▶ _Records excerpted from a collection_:

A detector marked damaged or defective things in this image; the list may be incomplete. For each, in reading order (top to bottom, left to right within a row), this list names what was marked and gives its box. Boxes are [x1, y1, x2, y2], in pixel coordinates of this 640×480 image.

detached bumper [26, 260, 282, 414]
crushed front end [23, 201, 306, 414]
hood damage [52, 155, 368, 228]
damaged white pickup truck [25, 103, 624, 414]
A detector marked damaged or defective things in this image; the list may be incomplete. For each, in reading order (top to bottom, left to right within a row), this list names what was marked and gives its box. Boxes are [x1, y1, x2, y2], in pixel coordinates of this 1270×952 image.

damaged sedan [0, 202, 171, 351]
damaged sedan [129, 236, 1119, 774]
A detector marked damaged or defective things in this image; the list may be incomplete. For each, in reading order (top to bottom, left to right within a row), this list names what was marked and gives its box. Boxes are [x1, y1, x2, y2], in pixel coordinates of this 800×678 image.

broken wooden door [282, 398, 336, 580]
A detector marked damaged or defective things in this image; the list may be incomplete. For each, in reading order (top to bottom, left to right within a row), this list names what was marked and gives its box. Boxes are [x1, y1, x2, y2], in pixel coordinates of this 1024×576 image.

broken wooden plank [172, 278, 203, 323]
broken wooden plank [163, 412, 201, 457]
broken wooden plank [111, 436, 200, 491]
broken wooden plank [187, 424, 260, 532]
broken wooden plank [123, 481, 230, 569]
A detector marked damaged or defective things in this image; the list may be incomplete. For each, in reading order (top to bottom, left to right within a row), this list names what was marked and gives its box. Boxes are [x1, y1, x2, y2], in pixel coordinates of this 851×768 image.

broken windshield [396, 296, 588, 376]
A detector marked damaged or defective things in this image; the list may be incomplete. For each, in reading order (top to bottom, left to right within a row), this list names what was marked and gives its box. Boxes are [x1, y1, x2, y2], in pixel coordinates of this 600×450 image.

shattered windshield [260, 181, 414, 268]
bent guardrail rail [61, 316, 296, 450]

▶ _What you are asked to do_: Restating all of the data exactly is the whole task.

▶ _Exercise solution_:
A detector marked damaged or defective things in this image; the list may be incomplete. For each, in reading order (top to bottom, left to right within a row), this list names what was marked and gives its box. Boxes are [x1, y1, x2, y2], in pixel coordinates of this 640×480 image.

detached bumper [26, 260, 282, 414]
crushed front end [23, 201, 306, 414]
hood damage [52, 155, 368, 228]
damaged white pickup truck [25, 103, 624, 414]
A detector marked damaged or defective things in this image; the list may be incomplete. For each, in reading order (top to bottom, left to right within a row), this list names what was marked and gives its box. Boxes are [x1, y1, x2, y2], in pixel coordinates of this 1270×952 image.

damaged sedan [0, 202, 171, 351]
damaged sedan [129, 236, 1119, 774]
A detector marked damaged or defective things in this image; the list may be incomplete. For each, in reading order (top to bottom, left to right within a row), this list names what was marked and gives its box. Boxes are [x1, y1, x2, y2], in pixel coordinates of this 800×678 image.

broken wooden door [282, 398, 336, 580]
A detector marked damaged or defective things in this image; the list may be incomplete. For each, in reading order (top to bottom, left to right within a row), this list names what was marked and gives its box. Boxes are [x1, y1, x2, y2], in pixel coordinates of this 1024×576 image.

broken wooden plank [172, 278, 203, 323]
broken wooden plank [163, 412, 201, 457]
broken wooden plank [111, 436, 200, 491]
broken wooden plank [187, 424, 260, 532]
broken wooden plank [123, 481, 230, 569]
A detector marked damaged or defective things in this image; the list may be incomplete. For each, in reading order (top to bottom, left to right within a row), this list names what was marked and gives its box. Boxes are [x1, y1, x2, y2], in pixel coordinates of this 851×768 image.

broken windshield [396, 296, 588, 376]
A detector marked damaged or defective things in this image; the list may be incomplete. For each, in reading order (top to bottom, left to right within a row), this list names what was marked and gives its box. Boxes are [x1, y1, x2, y2], in pixel coordinates of this 600×450 image.

shattered windshield [260, 181, 414, 268]
bent guardrail rail [61, 316, 296, 450]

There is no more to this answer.